On-device RAG: giving a small model a long memory
How to build a retrieval layer that runs entirely on the phone, so a 3B-parameter native AI app can feel like it actually knows you.

A 3B-parameter model has a small head. It can reason fine, but it can't *remember* the conversation you had three weeks ago, or the PDF you skimmed last Tuesday. The fix is the same on a phone as it is in a data center: retrieval-augmented generation.
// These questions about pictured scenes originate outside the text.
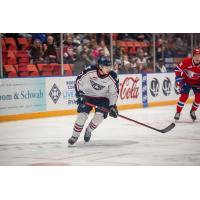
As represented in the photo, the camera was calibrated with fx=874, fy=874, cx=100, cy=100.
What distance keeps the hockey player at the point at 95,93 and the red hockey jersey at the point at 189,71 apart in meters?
0.91

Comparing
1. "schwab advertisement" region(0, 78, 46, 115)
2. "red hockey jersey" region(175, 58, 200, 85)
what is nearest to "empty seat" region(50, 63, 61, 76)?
"schwab advertisement" region(0, 78, 46, 115)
The interesting part is doing it without ever leaving the device.
The stack: a small embedding model (~30M params) running in Core ML / TFLite, a SQLite database with the `sqlite-vss` extension for vector search, and a re-ranker that's just the main LLM scoring the top-k. Total cold-start cost: about 60ms on an iPhone 15.
Chunking is the whole game. Bad chunking means your retriever returns plausible-but-irrelevant snippets, and the model confidently builds an answer on top of them. I landed on semantic chunking with a 512-token window and a 64-token overlap, plus a small heading-aware splitter for structured documents.
Per-app indexes, not one global index. Mixing your Notes, your messages, and a research PDF into the same vector space sounds clever but produces messy retrievals. Keep them in separate indexes and let the orchestrator choose which to query based on the user's intent.
Updates have to be incremental. Re-embedding 10,000 notes every time the user adds one is a battery massacre. Ship a write-ahead log that batches embeddings during charging windows. The user never notices.
Privacy compounds. Because retrieval is local, the personal context never leaves the device — which means even when the user *does* escalate to a cloud model, you can choose to send the question without the personal grounding. That's a real product lever, not just a privacy posture.